Voxel size: (1.0, 1.0, 1.0)


## Resampling Size Test

In [3]:
import nibabel as nib

img = nib.load("images/DUKE_001/duke_001_0001.nii.gz")
voxel_size = img.header.get_zooms()[:3]
print("Original voxel size (mm):", voxel_size)


Original voxel size (mm): (0.8035714, 0.8035714, 1.1)


In [11]:
import nibabel as nib

img = nib.load("images/DUKE_001_0001_n4_corrected_denoised_resampled.nii.gz")
voxel_size = img.header.get_zooms()[:3]
print("Resampled voxel size (mm):", voxel_size)


Resampled voxel size (mm): (0.80357134, 0.8035714, 1.1)

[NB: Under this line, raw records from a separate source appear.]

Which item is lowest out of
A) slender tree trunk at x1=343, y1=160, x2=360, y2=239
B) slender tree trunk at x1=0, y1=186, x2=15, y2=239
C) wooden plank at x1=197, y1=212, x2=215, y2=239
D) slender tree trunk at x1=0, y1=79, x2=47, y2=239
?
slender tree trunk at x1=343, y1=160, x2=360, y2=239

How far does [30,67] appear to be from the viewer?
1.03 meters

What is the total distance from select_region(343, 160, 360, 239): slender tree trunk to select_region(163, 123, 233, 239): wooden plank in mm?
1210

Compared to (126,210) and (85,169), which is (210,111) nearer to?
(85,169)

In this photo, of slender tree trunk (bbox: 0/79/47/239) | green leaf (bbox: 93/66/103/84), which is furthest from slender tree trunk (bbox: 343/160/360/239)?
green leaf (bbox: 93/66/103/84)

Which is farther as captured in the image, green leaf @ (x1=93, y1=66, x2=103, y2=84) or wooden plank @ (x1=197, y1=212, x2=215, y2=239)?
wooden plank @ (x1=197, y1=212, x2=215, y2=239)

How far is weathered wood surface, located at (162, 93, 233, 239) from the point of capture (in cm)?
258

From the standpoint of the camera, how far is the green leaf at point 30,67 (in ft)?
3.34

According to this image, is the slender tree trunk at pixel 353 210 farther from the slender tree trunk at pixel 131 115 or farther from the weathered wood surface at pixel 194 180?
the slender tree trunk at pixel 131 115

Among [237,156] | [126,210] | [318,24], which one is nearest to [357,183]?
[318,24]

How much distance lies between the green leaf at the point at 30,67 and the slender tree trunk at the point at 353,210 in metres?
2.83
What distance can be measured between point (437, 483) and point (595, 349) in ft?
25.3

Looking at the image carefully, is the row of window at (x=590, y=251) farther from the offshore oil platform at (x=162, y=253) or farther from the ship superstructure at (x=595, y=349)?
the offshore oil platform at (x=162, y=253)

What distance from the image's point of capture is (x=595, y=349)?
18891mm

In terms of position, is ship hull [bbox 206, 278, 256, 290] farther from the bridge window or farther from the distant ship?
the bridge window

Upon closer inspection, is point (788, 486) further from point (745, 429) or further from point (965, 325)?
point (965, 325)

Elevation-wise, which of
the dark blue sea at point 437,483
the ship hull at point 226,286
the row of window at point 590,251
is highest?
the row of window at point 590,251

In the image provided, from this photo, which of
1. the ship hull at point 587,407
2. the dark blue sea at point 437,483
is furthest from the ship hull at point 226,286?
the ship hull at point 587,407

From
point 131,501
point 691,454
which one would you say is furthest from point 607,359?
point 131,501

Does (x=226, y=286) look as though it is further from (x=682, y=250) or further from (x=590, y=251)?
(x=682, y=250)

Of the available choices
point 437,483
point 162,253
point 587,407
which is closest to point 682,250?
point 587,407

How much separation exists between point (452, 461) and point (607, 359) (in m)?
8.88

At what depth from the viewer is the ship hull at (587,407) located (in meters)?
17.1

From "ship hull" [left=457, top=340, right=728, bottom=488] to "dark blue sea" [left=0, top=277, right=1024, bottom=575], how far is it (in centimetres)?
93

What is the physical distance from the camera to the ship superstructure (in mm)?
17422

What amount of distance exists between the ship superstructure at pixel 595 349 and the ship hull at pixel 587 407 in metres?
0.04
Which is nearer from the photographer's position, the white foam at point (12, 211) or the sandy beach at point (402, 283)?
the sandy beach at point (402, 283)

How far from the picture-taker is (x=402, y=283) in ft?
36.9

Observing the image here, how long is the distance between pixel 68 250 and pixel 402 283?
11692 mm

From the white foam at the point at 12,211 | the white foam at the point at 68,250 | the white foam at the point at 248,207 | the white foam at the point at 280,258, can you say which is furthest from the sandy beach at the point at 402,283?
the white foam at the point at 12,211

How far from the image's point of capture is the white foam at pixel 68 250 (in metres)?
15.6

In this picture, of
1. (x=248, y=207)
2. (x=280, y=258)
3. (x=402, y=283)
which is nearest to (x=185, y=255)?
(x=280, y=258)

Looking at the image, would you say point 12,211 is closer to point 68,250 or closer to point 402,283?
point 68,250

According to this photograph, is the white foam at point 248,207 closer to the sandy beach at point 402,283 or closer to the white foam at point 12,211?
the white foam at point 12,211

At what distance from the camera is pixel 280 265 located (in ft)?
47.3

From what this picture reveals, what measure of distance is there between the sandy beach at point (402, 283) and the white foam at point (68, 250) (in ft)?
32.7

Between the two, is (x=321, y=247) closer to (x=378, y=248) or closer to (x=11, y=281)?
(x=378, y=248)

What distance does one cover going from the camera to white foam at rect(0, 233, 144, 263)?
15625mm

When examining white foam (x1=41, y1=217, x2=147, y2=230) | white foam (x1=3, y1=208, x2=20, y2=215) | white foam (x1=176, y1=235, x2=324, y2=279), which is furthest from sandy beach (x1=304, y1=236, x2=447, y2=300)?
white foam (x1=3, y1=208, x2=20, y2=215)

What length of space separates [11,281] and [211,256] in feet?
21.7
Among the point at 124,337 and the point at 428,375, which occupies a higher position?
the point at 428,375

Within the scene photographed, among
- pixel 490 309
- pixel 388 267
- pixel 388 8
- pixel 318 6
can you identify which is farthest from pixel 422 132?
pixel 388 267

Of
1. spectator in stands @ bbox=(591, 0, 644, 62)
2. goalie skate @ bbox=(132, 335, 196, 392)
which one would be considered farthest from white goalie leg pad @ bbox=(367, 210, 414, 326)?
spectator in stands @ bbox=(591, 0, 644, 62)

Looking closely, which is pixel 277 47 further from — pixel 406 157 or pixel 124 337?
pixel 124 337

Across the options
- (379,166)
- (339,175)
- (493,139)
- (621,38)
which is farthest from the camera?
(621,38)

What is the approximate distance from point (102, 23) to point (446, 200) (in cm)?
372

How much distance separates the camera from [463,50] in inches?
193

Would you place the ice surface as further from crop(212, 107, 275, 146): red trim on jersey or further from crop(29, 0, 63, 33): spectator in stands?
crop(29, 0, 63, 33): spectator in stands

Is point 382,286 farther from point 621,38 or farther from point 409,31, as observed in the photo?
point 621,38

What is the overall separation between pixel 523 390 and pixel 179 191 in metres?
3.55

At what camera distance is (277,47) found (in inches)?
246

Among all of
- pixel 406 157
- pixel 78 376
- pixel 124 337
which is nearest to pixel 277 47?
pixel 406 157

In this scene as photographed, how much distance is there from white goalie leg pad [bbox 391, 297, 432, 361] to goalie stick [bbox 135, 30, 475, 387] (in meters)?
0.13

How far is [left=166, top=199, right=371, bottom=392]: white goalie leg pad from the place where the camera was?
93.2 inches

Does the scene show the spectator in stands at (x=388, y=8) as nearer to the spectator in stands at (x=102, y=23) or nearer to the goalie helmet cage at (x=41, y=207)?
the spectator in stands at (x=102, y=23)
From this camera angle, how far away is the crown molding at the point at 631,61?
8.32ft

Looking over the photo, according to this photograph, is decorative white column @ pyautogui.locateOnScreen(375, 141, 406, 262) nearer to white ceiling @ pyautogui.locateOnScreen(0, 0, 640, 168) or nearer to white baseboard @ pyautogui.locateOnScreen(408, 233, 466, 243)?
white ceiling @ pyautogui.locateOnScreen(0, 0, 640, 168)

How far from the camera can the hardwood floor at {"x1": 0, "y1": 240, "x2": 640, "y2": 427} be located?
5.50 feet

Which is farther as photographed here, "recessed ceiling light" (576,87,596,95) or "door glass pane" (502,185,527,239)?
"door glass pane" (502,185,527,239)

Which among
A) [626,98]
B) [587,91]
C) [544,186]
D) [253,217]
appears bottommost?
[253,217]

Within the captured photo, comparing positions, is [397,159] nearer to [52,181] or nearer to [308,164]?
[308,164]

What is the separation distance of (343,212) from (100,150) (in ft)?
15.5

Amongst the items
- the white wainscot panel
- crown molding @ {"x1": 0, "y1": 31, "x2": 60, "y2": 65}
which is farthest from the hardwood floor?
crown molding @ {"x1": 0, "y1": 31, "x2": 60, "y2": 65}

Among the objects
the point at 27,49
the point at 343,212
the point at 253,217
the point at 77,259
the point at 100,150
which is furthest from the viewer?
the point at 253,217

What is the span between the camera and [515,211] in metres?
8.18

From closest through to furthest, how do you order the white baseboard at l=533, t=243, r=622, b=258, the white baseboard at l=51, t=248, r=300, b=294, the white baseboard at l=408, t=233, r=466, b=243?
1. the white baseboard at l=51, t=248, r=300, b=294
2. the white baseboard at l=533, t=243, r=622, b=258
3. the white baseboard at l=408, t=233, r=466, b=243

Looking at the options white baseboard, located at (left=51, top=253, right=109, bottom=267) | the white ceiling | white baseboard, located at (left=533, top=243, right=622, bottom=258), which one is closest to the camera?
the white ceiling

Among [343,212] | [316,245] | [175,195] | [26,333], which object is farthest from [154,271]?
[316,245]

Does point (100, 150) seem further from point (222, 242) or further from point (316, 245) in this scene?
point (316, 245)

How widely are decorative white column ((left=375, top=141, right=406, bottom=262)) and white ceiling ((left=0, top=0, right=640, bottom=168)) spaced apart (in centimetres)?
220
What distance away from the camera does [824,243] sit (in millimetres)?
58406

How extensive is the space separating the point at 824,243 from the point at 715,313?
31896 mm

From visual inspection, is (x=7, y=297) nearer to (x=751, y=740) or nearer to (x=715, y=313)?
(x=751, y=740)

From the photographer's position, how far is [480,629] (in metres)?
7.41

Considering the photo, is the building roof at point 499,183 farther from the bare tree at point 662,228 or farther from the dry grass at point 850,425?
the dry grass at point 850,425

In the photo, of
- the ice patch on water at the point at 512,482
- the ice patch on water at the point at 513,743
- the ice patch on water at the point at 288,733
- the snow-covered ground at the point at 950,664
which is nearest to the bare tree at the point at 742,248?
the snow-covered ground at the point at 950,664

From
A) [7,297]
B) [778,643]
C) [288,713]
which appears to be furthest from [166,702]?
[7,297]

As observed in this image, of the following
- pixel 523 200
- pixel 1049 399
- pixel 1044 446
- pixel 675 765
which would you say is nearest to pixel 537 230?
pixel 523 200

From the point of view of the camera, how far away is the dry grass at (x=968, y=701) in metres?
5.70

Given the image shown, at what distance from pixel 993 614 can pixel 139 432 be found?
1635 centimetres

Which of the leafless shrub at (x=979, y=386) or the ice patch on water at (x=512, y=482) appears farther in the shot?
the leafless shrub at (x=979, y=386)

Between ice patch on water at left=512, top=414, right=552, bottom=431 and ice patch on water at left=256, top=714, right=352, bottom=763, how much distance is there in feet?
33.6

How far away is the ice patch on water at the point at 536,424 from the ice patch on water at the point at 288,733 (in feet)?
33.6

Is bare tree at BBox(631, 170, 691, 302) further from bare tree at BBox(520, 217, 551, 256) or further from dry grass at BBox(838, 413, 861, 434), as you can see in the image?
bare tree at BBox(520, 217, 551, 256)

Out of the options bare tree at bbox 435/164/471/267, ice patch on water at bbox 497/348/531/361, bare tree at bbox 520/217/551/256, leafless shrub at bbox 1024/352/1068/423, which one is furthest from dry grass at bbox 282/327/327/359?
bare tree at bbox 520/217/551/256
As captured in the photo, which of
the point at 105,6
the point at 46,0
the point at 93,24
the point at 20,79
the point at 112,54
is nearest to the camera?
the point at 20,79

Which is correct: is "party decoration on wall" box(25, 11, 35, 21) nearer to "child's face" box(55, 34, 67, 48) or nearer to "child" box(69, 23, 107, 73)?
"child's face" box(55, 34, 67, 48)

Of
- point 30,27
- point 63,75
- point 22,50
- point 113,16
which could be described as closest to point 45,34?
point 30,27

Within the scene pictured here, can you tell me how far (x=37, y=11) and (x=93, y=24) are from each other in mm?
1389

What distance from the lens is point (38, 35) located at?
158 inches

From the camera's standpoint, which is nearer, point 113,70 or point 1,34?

## Check for unprocessed samples

In [None]:
import os
import pandas as pd

# ---------- Load CSV ----------
csv_path = "../train_test_splits.csv"
df = pd.read_csv(csv_path)

# Filter to only rows starting with "DUKE"
train_ids = [pid for pid in df["train_split"].dropna() if str(pid).startswith("DUKE")]
test_ids = [pid for pid in df["test_split"].dropna() if str(pid).startswith("DUKE")]

expected_ids = {
    "train_0001": train_ids,
    "test_0001": test_ids
}

# ---------- Check which ones are missing ----------
missing_patients = []

for folder, expected_list in expected_ids.items():
    loaded_ids = []
    for pid in expected_list:
        patient_folder = os.path.join(folder, pid)
        expected_filename = f"{pid}_0001_n4_corrected_denoised_resampled.nii.gz"
        full_path = os.path.join(patient_folder, expected_filename)
        if os.path.exists(full_path):
            loaded_ids.append(pid)
    missing = sorted(set(expected_list) - set(loaded_ids))
    if missing:
        print(f"[{folder}] Missing {len(missing)} patients:")
        for m in missing:
            print(f"  - {m}")
        missing_patients.extend(missing)

print(f"\nTotal missing: {len(missing_patients)}")
# ---------- Save missing patient IDs to text file ----------
output_path = "missing_patients.txt"
with open(output_path, "w") as f:
    for pid in missing_patients:
        f.write(f"{pid}\n")

print(f"\n✅ Saved missing patient IDs to: {output_path}")


## Get sizes of images

In [None]:
import os
import nibabel as nib
import numpy as np

base_dirs = ["train_0001", "test_0001"]
image_shapes = []

for base_dir in base_dirs:
    print(f"[INFO] Scanning directory: {base_dir}")
    for patient_id in os.listdir(base_dir):
        patient_path = os.path.join(base_dir, patient_id)
        if not os.path.isdir(patient_path):
            continue
        for file in os.listdir(patient_path):
            if file.endswith("_0001_n4_corrected_denoised_resampled.nii.gz"):
                file_path = os.path.join(patient_path, file)
                try:
                    img = nib.load(file_path)
                    shape = img.shape
                    image_shapes.append(shape)
                    print(f"{file_path} => shape: {shape}")
                except Exception as e:
                    print(f"[ERROR] Failed to load {file_path}: {e}")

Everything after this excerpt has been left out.